Work item
Work out how many lines of the listing hold "melampus", then state only that count.

The data

****************************************

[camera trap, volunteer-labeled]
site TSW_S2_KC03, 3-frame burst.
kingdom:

****************************************

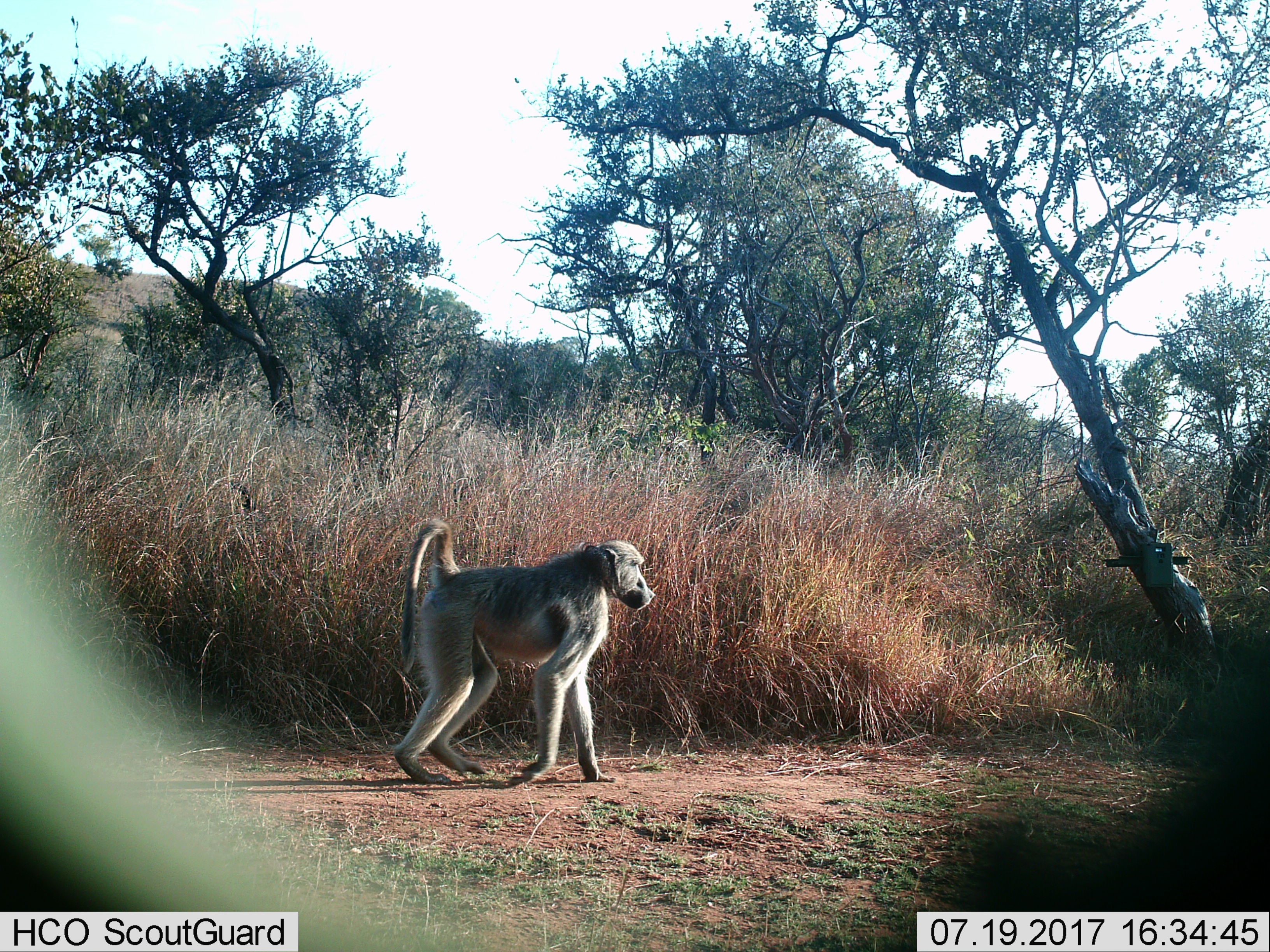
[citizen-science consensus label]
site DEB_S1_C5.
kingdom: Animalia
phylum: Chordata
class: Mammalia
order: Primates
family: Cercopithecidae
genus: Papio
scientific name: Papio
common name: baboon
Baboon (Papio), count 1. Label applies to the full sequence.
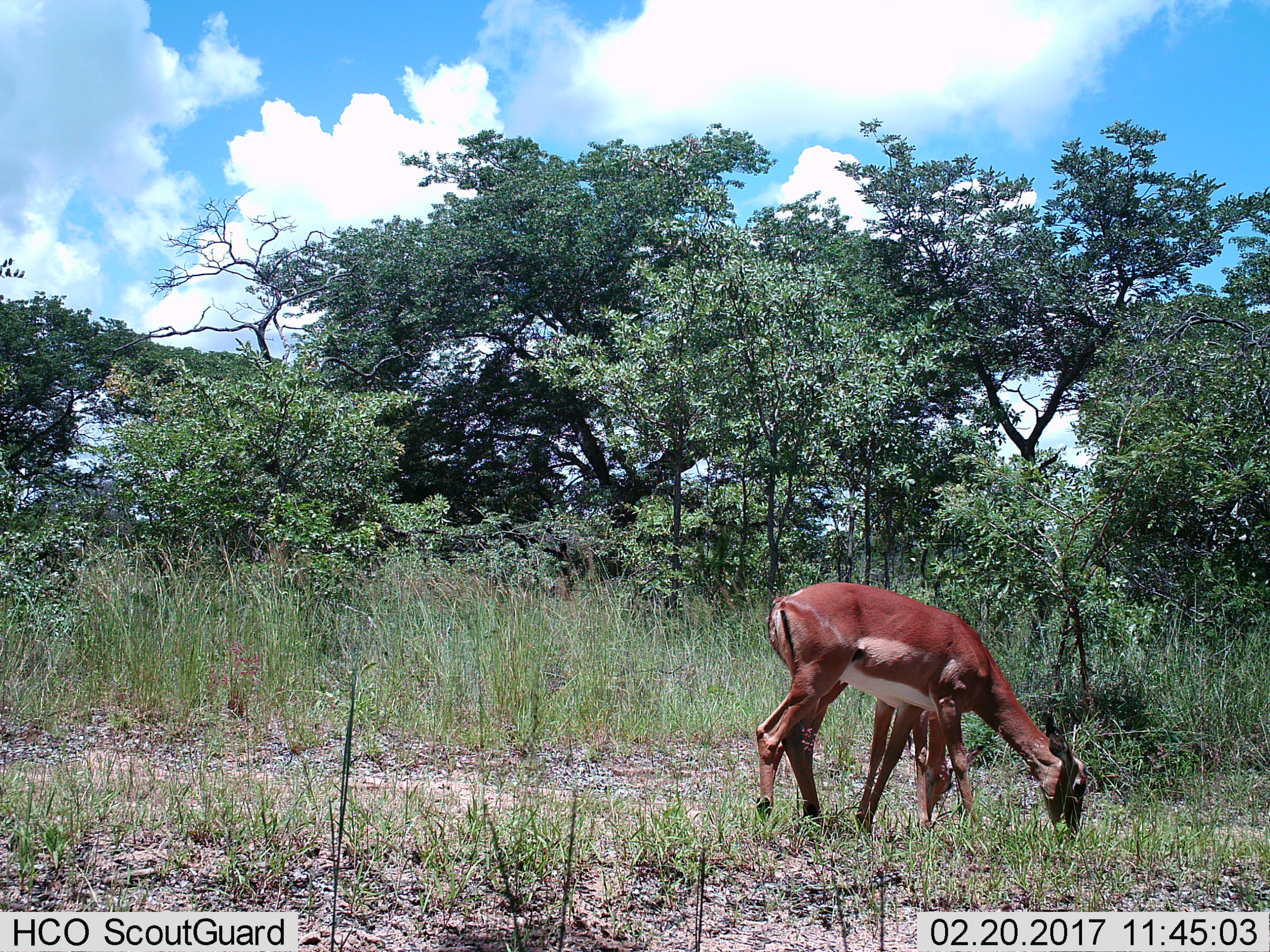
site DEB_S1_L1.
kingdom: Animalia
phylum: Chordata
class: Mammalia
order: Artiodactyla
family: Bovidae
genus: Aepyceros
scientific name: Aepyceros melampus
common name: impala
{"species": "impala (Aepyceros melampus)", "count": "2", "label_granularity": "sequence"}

****************************************

Response to the task
2